Consider the functions $\vec {f},\vec {g}:\mathbb {R}^2\rightarrow \mathbb {R}^2$ given by $\vec {f}(x,y) = (x^2, xy)$ and $\vec {g}(x,y) = (xy^2, y)$ .

We will compute the derivative matrix $D(\vec {f}+\vec {g})$ in two ways: first directly, and then by using the sum rule proved above.

The function $\vec {f}+\vec {g}$ is given by $(\vec {f}+\vec {g})(x,y) = \answer {(x^2+xy^2, xy+y)}.$ We can then compute the derivative matrix $D(\vec {f}+\vec {g})$ directly as $D(\vec {f}+\vec {g})=\left (\begin {array}{cc} \answer {2x+y^2} & \answer {2xy}\\\answer {y} & \answer {x+1}\end {array}\right ).$

We will now use our multivariable sum rule. We have $D\vec {f}(x,y) = \left (\begin {array}{cc} \answer {2x} & \answer {0}\\\answer {y} & \answer {x}\end {array}\right ),$ and $D\vec {g}(x,y) = \left (\begin {array}{cc} \answer {y^2} & \answer {2xy}\\\answer {0} & \answer {1}\end {array}\right ).$ Adding these matrices, we then have that

$\begin{align*} D(\vec{f}+\vec{g})(x,y) &= D\vec{f}(x,y)+D\vec{g}(x,y)\\ &= \left(\begin{array}{cc} \answer{2x+y^2} & \answer{2xy}\\\answer{y} & \answer{x+1}\end{array}\right). \end{align*}$

We get the correct answer using either method, but using the sum rule doesn’t seem to provide much (if any) of a computational advantage over computing the derivative matrix directly. Nonetheless, it is mathematically important that the derivative seems to “distribute” over addition.

Product and Quotient laws

We will now try to find multi-variable analogs to the product and quotient rules from single variable calculus. Let’s start by considering when these rules might make sense.
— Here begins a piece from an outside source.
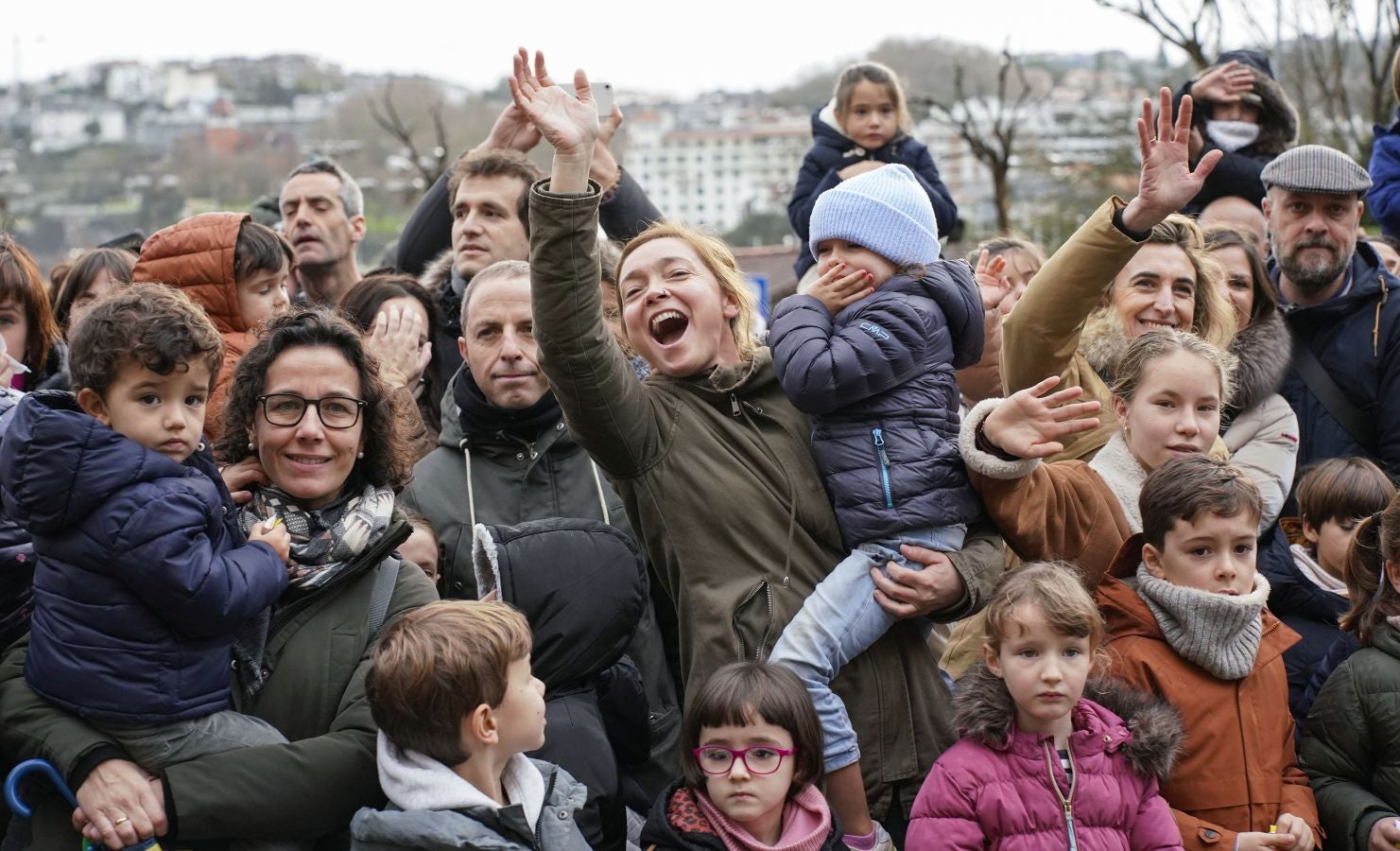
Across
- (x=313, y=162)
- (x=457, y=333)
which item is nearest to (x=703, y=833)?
(x=457, y=333)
Suppose we have functions $\vec {f}(x,y) = (x^2,xy)$ and $\vec {g}(x,y) = (xy^2, y)$ . If we wanted to define the product of these functions, what would that mean? The outputs of $\vec {f}$ and $\vec {g}$ are vectors, so we’d be trying to multiply two vectors - but there isn’t really a clear multiplication on vectors! We could try multiplying component-wise, taking the dot product, or taking the cross product, and in different settings, these all might be reasonable things to do. We could work on finding product rules for all of the different ways we could “multiply” two vectors (these can be found in the exercises), but we’ll save some time, and focus on a case where we do have one clear choice for multiplication: scalar-valued functions.
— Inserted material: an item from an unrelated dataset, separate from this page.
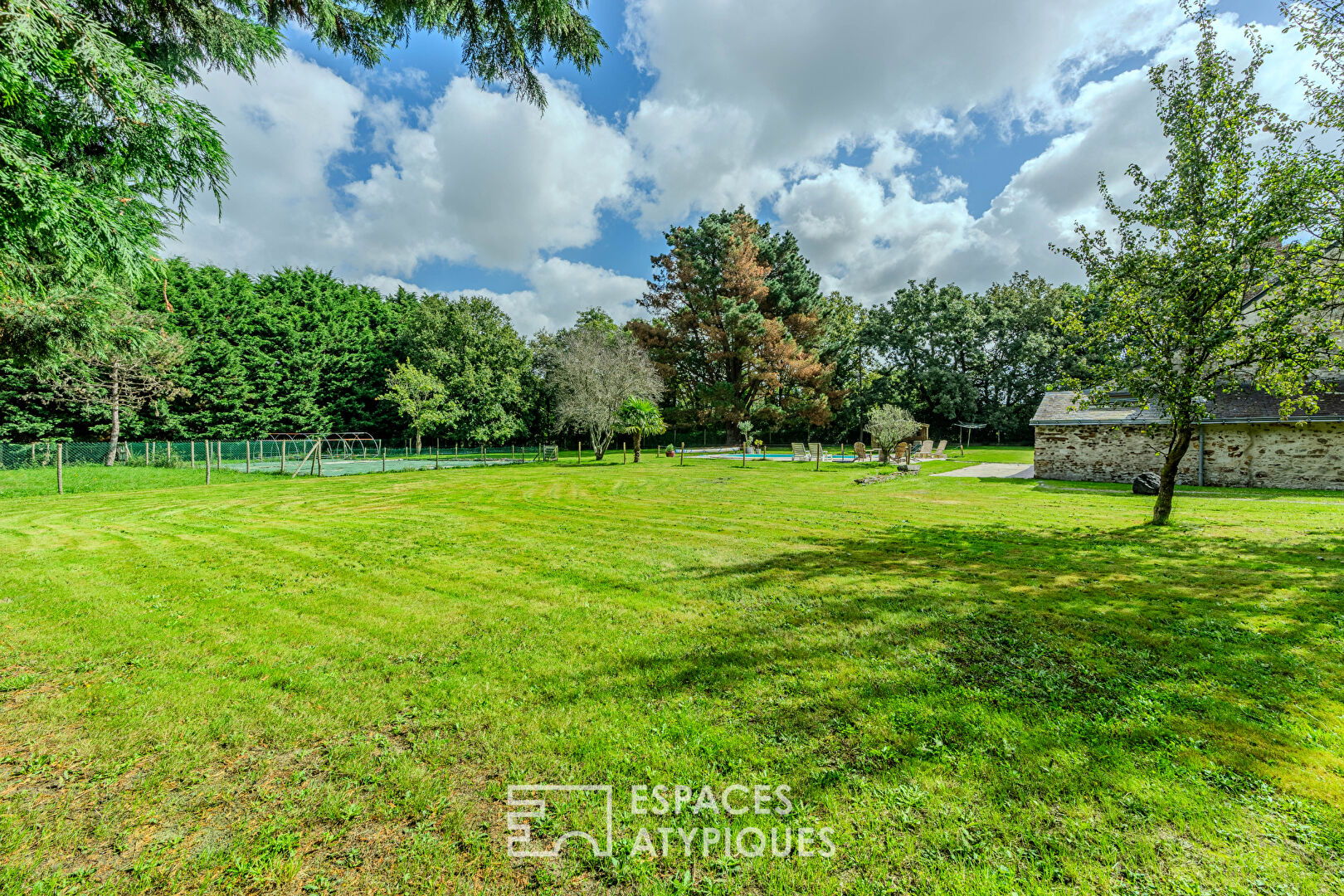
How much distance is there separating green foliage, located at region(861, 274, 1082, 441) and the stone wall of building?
67.8 feet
Suppose $\vec {f}:X\subset \mathbb {R}^n\rightarrow \mathbb {R}$ and $\vec {g}:Y\subset \mathbb {R}^n\rightarrow \mathbb {R}$ are differentiable scalar-valued functions on subsets $X$ and $Y$ of $\mathbb {R}^n$ , respectively. Then $fg$ is differentiable on $X\cap Y$ , and $D(fg)(\vec {a})=g(\vec {a})Df(\vec {a})+f(\vec {a})Dg(\vec {a})$ for $\vec {a}$ in $X\cap Y$ .

Similarly, we have a multivariable quotient rule for scalar valued functions.

Suppose $\vec {f}:X\subset \mathbb {R}^n\rightarrow \mathbb {R}$ and $\vec {g}:Y\subset \mathbb {R}^n\rightarrow \mathbb {R}$ are differentiable scalar-valued functions on subsets $X$ and $Y$ of $\mathbb {R}^n$ , respectively. Then $\frac {f}{g}$ is differentiable on $X\cap Y$ , and $D\left (\frac {f}{g}\right )(\vec {a})=\frac {g(\vec {a})Df(\vec {a})-f(\vec {a})Dg(\vec {a})}{(g(\vec {a}))^2}$ for $\vec {a}$ in $X\cap Y$ .

We’ll leave the proofs of these results as exercises, as they are similar to the single variable proofs.